A cell, yes. But not a panel that had a bad cell (for most panels with bypass diodes.)
Consider a 150W "24V" panel, which might be about 36Voc, 30Vmp, and has three diode-bypassed sections.
If Isc = 5.5A and Imp 5.0A, each section is 12Voc, 5.5A Isc.
At maximum power point it puts out 30V, 5.0A. Voc = 36V, Isc = 5.5A
In the event one section had a cell broken such that it only delivered 2.5A:
At 30V it delivers 2.5A, 75W
Open circuit, Voc = 36V
Short circuit, the two good sections push current past bypass diode of bad section, Isc = 5.5A
This panel would deliver maximum power at 20V, 5.0A, 100W
Only some SCC would move past the 75W peak to find higher wattage at lower voltage.
Same issue with partial shading, shading of parallel strings, shading of half-cut panels.
So only measuring under load is that detected. If you look through tables of measurements in my thread, I highlighted bad ones with colors. Two panels delivered less than half the power that good ones did. Their Isc was reduced, but not by that much. Possibly, Isc was only reduced due to bad (but not as bad) cells in other sections.

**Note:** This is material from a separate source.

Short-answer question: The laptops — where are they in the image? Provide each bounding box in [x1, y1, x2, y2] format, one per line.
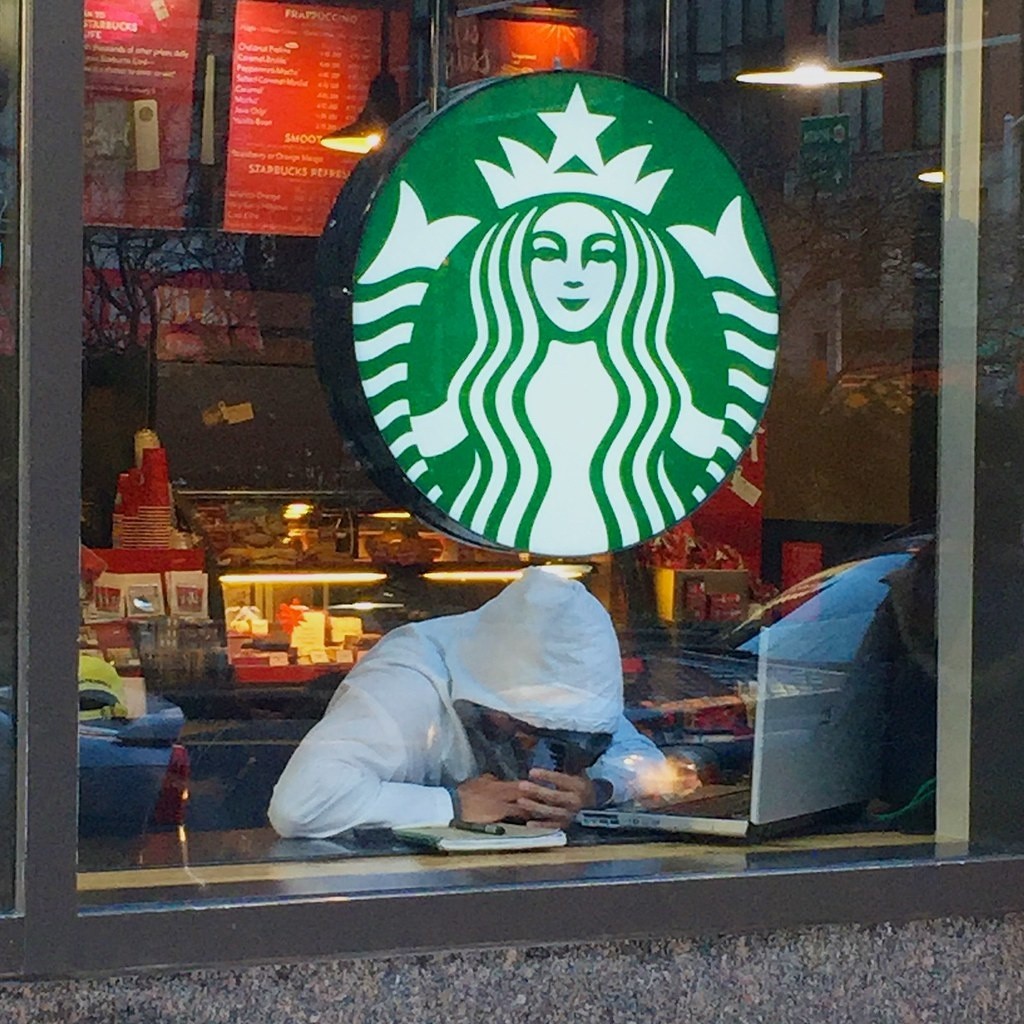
[576, 608, 898, 842]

If just one cell bad, possibly Isc would not have given any indication.
I've thought the degradation could have been due to bias voltage away from ground. Unfortunately I didn't keep track of series connection order while disconnecting for testing (wiring was interleaved to minimize use of extension wires.) The panels spent most of their lives positive biased in a negative-ground array, but the last year before these tests in an ungrounded array with transformerless inverter. That meant half were biased negative, and may have suffered PID. This could have affected all cells to some degree, although those closer to the frames maybe more so.
It is not unlikely that some batches of panels are on the used market because they suffered degradation. Others we read are because part of a solar farm was damaged, and the surviving panels were offered for sale. Caveat Emptor, which is what testing is about.